EXERCISES TO COMPLETE:
• a. From the passage on particle accelerators, list the examples it gives of the macro scale of consideration.
• b. Continue the passage on particle accelerators and scales of consideration, beginning after its final sentence.

PAGE EXCERPT:

————————

In any case, though, that outlines the first aspect of accelerators that I wanted to make note of. The second has to do with the energy levels involved with the interactions.

When I talk about Quantum Mechanics, and Cosmology as well, I like to refer to the notion of “scales of consideration.” In the macro sense, obviously, you'd be talking about solar systems, galaxies, galaxy clusters, and so on. On the micro scale, on the other hand, it would be the energies required to either resolve the electromagnetic returns, or the energies required to pick apart the constituent interactive entities. As we have seen in the relatively brief history of these devices, every time an object, then thought of as the final core, underwent the new, higher energy, a new layer of inner interaction was found.

Setting aside the already described, possible experimenter created uncertainties of such experiments, you have to wonder if there is some upper limit of interactive force for which, with the number of scales of consideration crossed, that the ability to extrapolate useful conclusions of structure become so entangled with uncertainty as to make them simply wishful conjecture?

Let's review Mr. Kent's analogy. They use a human induced explosion of one proton into another to produce a set pattern of particle ejecta. There are a lot of explanations of what might be going on inside those explosions to produce the indicated ejecta. Their elegant equations give them a recipe to work with numbers assigned to each possibility, to work a kind of differential summation, rather than ordinary statistical probability, to deduce the most probable explanation. And then, of course, he gives a further analogy to give a more intuitive sense of the conundrum.

What if the energy/mass translation at that unbelievably brief moment of impact created a fuzzy event horizon similar to that which Mr. Hawking just published on black holes (those pesky boundaries again). Something through which any interactions might be distorted by the mere fact of gap (or duration) inconsistencies due to that very distortion of space-time; distortions that would impact the output ejecta in ways that could only be conjectured. Light get's bent by gravity in nominal scales of consideration in predictable ways; that is until the gravity becomes so great it changes the relationship of boundary and gap from the norm of our arrow of association. The very nature of information channel may be effected in ways that will require some kind of imaginary entropy, and multidimensional recursion matrix, to encode with the proper noise reduction; much as imaginary numbers had to be invented, but with hybrid fractals. And even then it might not be enough, as there may well be no way to verify it with any truly objective form of experiment.

————————

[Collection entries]
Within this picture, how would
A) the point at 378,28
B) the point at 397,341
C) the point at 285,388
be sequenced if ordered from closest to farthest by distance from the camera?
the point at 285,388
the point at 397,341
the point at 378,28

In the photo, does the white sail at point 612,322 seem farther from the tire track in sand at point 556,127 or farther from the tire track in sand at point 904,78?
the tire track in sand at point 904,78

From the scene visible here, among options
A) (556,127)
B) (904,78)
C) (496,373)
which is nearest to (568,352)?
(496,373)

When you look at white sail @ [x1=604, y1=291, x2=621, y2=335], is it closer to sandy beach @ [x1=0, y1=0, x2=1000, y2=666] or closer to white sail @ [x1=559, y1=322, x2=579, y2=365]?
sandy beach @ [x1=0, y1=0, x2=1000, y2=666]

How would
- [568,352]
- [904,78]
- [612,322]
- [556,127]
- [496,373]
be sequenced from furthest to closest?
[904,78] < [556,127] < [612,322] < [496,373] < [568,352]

————————

SOLVED TASKS:
• a. solar systems, galaxies, galaxy clusters

• b.
We are inside a system that we are trying to gather all of the information that we need to model it. In many ways this is similar to the idea floating around now that we are all in a simulation created by some future, uber programmer. The question I have is: how could that programmer get all of the information he needed for a sufficiently high fidelity reality recreation if he were not outside it, and thus able to apply truly objective measurement of the constituent families of component interaction. And in this context, it has always seemed to me that Godel's incompleteness theorem should apply here, at least in some fashion, but I'm an outsider looking in, so its quite likely that I have at least parts of these different ideas wrong, if not all wrong. At least for this lowly systems analyst, however, it does certainly seem plausible.

Be that as it may, even if I'm only close, and the answers to any of the questions posed are ever yes, then Mr. Kent and his fellow physicists may well be in need of considering putting faith into their toolkit. At which point they are then going to have to find an explanation that feels right. It probably won't be mine, but I do hope they are able find one.